■ **What the task requires**:
Identify each line in the items below that contains the string "ground", and copy those lines. Case counts.

* * * * * * *

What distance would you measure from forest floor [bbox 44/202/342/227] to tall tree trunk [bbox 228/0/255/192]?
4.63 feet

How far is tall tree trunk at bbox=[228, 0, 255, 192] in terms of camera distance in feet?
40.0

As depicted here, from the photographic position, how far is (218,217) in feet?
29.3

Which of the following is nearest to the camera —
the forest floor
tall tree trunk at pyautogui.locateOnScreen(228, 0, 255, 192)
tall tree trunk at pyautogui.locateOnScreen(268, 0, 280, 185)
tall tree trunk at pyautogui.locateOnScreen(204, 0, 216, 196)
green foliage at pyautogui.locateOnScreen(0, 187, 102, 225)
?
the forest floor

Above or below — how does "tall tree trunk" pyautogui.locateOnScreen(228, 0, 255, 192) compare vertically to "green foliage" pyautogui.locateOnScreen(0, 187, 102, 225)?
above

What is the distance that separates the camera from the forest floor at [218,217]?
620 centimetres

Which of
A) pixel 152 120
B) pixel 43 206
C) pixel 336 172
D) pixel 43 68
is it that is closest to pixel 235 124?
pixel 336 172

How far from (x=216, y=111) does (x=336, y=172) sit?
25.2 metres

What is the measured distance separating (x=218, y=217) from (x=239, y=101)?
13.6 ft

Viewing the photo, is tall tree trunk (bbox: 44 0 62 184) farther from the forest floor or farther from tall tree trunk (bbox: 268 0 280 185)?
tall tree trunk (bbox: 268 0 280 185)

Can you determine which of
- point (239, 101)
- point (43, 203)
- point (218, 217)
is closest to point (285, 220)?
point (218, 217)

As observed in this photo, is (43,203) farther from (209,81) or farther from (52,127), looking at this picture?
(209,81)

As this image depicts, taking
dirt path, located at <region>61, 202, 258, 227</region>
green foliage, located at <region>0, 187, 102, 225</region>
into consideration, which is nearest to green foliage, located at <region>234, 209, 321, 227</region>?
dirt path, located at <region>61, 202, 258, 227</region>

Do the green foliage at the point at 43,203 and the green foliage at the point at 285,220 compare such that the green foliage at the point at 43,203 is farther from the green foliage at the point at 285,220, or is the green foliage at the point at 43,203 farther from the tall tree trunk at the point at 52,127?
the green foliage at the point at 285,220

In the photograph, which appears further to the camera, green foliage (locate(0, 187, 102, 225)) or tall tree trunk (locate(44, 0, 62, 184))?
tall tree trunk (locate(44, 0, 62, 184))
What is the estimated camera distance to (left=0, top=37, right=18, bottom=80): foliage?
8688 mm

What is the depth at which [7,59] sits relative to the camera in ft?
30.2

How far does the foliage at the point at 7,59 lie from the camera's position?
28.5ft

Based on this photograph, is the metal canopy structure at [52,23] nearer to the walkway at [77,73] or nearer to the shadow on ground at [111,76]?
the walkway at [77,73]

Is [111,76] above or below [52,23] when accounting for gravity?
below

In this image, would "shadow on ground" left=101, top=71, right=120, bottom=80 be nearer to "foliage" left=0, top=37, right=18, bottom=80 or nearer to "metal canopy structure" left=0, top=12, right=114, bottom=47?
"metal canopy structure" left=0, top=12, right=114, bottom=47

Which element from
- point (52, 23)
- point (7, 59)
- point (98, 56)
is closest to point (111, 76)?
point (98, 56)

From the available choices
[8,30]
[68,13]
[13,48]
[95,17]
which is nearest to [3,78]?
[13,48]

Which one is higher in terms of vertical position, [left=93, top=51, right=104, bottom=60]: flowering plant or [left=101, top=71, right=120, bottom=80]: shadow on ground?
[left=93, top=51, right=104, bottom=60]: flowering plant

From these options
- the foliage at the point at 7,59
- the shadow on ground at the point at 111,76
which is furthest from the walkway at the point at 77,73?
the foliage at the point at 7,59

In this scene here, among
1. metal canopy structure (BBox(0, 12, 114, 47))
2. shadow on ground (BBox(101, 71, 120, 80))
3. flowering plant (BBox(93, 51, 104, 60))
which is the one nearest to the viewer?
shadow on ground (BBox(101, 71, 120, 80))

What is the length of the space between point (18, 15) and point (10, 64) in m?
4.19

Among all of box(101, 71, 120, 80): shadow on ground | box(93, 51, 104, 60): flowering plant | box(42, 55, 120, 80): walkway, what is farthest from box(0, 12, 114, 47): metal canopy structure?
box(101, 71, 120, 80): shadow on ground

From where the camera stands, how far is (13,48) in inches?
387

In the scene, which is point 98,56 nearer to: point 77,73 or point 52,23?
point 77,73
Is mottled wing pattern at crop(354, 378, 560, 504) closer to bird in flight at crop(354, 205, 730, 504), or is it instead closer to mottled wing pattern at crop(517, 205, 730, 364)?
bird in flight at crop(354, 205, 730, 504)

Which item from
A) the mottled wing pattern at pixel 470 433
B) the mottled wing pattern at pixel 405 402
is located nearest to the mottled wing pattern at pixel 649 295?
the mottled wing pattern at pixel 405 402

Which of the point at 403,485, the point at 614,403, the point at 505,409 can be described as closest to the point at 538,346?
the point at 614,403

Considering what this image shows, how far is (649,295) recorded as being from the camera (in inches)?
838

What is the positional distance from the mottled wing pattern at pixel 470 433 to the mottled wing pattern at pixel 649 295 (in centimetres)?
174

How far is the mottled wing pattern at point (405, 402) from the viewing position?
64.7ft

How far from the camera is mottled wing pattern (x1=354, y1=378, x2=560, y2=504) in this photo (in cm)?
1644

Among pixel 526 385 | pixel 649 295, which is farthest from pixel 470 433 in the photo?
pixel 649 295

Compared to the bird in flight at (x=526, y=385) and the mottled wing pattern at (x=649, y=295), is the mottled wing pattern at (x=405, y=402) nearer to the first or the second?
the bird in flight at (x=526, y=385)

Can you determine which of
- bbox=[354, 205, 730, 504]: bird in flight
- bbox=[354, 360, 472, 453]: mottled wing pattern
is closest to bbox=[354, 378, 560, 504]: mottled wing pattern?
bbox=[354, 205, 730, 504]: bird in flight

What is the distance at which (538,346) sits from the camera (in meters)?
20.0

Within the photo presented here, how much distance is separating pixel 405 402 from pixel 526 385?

* * * * * * *

■ **Solved problem**:
Based on this photograph, is the metal canopy structure at [52,23] nearer to the walkway at [77,73] or nearer to the shadow on ground at [111,76]?
In this image, would "shadow on ground" left=101, top=71, right=120, bottom=80 be nearer to "foliage" left=0, top=37, right=18, bottom=80 or nearer to "metal canopy structure" left=0, top=12, right=114, bottom=47?
Which one is higher in terms of vertical position, [left=93, top=51, right=104, bottom=60]: flowering plant or [left=101, top=71, right=120, bottom=80]: shadow on ground?
- the shadow on ground at the point at 111,76
2. shadow on ground (BBox(101, 71, 120, 80))
shadow on ground (BBox(101, 71, 120, 80))
Among all of box(101, 71, 120, 80): shadow on ground | box(93, 51, 104, 60): flowering plant | box(42, 55, 120, 80): walkway, what is farthest from box(0, 12, 114, 47): metal canopy structure?
box(101, 71, 120, 80): shadow on ground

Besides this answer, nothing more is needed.